Oublie ton passé, vis ton présent, cherche ton futur !!

Baisse jamais les bras, le combat a juste commencé,

Suis ton instinct, change ton destin, trouve ton futur !!

Tu y arriveras un jour, j’en suis absolument sûr !!


Ainsi tu t’apercevras que ça a vraiment valut le coup d’Etre !!

Et Si C'Etais ...


Rongé par le mal qui me traque toujours

J’essaye de m’exposer au grand soleil, si brillant

Espérant être, souhaitant vivre, me confiant aux jours

Pour me briser le silence, pour me sillonner le temps !!!

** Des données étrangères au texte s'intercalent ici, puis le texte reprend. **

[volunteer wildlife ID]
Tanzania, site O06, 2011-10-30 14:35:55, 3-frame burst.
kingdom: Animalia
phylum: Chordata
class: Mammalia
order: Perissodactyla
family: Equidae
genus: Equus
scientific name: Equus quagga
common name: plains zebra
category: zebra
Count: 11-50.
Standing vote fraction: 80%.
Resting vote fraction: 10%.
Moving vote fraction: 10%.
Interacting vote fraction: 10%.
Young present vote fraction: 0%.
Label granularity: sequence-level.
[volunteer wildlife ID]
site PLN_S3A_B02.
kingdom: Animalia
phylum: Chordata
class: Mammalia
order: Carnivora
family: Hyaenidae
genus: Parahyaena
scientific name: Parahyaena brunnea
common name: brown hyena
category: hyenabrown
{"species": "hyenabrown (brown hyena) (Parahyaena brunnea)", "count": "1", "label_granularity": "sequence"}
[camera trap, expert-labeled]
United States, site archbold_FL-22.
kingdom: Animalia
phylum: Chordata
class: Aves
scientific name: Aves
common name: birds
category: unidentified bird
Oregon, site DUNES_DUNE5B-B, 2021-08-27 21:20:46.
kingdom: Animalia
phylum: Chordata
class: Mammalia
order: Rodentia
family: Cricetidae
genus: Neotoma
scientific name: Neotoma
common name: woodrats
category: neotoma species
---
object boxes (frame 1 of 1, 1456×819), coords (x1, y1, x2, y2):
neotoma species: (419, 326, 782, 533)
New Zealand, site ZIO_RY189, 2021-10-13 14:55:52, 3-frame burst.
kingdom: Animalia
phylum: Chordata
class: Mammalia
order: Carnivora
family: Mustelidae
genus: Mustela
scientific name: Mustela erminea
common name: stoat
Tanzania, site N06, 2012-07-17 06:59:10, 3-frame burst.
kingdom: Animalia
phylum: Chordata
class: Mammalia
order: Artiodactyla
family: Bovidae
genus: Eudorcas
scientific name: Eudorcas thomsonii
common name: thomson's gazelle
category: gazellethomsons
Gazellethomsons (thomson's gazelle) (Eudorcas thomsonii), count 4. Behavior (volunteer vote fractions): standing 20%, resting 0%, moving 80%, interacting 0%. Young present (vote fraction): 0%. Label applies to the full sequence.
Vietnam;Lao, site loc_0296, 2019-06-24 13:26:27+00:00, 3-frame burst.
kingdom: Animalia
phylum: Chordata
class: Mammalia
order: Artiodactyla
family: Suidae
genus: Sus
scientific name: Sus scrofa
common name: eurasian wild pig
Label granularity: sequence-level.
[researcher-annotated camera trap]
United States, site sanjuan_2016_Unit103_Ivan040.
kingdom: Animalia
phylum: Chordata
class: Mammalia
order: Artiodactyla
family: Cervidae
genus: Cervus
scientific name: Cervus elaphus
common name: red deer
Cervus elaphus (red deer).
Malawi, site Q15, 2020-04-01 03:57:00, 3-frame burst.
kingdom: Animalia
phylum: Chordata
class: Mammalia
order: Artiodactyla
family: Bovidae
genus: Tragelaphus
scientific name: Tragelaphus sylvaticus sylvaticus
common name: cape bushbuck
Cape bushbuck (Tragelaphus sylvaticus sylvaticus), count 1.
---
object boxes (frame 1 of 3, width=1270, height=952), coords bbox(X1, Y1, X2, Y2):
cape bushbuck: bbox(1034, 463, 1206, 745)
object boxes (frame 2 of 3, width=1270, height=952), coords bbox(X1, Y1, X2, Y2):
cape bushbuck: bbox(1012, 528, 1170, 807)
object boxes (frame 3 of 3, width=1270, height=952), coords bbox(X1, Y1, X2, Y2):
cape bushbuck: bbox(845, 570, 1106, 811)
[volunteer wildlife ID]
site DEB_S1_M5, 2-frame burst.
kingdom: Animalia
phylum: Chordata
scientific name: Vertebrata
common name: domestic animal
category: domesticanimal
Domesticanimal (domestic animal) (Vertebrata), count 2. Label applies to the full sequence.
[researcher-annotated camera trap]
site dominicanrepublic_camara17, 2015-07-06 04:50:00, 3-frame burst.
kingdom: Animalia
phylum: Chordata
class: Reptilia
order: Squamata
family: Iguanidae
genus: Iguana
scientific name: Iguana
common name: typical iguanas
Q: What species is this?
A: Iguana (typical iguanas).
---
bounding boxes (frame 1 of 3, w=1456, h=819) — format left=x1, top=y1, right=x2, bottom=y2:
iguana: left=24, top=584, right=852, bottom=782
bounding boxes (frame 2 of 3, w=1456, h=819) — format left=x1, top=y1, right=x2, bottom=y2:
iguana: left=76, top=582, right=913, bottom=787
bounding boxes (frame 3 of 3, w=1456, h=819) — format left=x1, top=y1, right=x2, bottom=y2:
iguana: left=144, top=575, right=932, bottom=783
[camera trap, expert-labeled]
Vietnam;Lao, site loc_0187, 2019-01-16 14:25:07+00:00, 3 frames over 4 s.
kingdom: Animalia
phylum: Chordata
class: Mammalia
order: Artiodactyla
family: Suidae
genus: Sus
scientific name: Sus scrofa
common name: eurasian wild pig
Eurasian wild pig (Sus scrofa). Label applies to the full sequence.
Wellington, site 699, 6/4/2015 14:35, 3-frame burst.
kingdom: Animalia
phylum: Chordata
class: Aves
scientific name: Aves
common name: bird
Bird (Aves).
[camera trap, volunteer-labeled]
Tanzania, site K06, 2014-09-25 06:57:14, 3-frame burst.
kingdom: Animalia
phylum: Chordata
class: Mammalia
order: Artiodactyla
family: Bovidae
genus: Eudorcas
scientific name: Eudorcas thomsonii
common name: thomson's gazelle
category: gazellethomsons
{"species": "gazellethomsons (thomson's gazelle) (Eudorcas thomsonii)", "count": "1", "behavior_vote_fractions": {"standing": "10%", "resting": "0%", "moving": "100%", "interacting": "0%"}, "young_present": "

Ma vie, un long chemin de défaites, de désespoir

En qui vais-je faire confiance, sur qui vais-je compter

Sur moi-même, j’espère garder confiance, ainsi savoir

Si vraiment fort je suis, si vraiment fort je vais rester !!!


Les jours passent, mais mon passé est encore présent

Me faisant souffrir a chaque instant, en ce moment !!!

Mon destin, si inconnu, puis-je le savoir, et ainsi savoir

Si c’était pour moi, créée pour être le souffrant !!!


Si c’était, pourquoi se demander si je le sais déjà ?

Mon destin, a dieu reviendra, alors dieu décidera

Vivre le soufrant, vivre le changeant ici et là

Ayant la foi, je vais continuer, jamais je regretterai !!!


Et si c’était moi, depuis le début, créateur du soi

Un soi qui n’a jamais pu trouver le bonheur

Essayant de le chercher ailleurs, et si c’était en moi

Jamais je vais me pardonner d’avoir rater la saveur

Du grand bonheur, vivant les malheurs, cachant les lueurs

D’un grand soleil, si brillant, je somnole en gardant espoir,


Je cherche au fond de moi, essayant de me rappeler l’histoire

D’un petit garçons sur qui jamais on a pu voir

Un signe de malheur, une bavure de désespoir

Un petit garçon qui n’a pas pu savoir quand as-t-il sauté

La muraille éblouissante de l’enfance, l’éclat de l’innocence


Et si c’était moi, depuis le début, qui cherche le désespoir

Je ne m’arrêterais pas là, je ne regretterais pas toute une vie

Que dieu si clément m’a accordé, pour vivre, être et avoir

Prendre le bien, laisser le mal, et savourer la belle vie !!!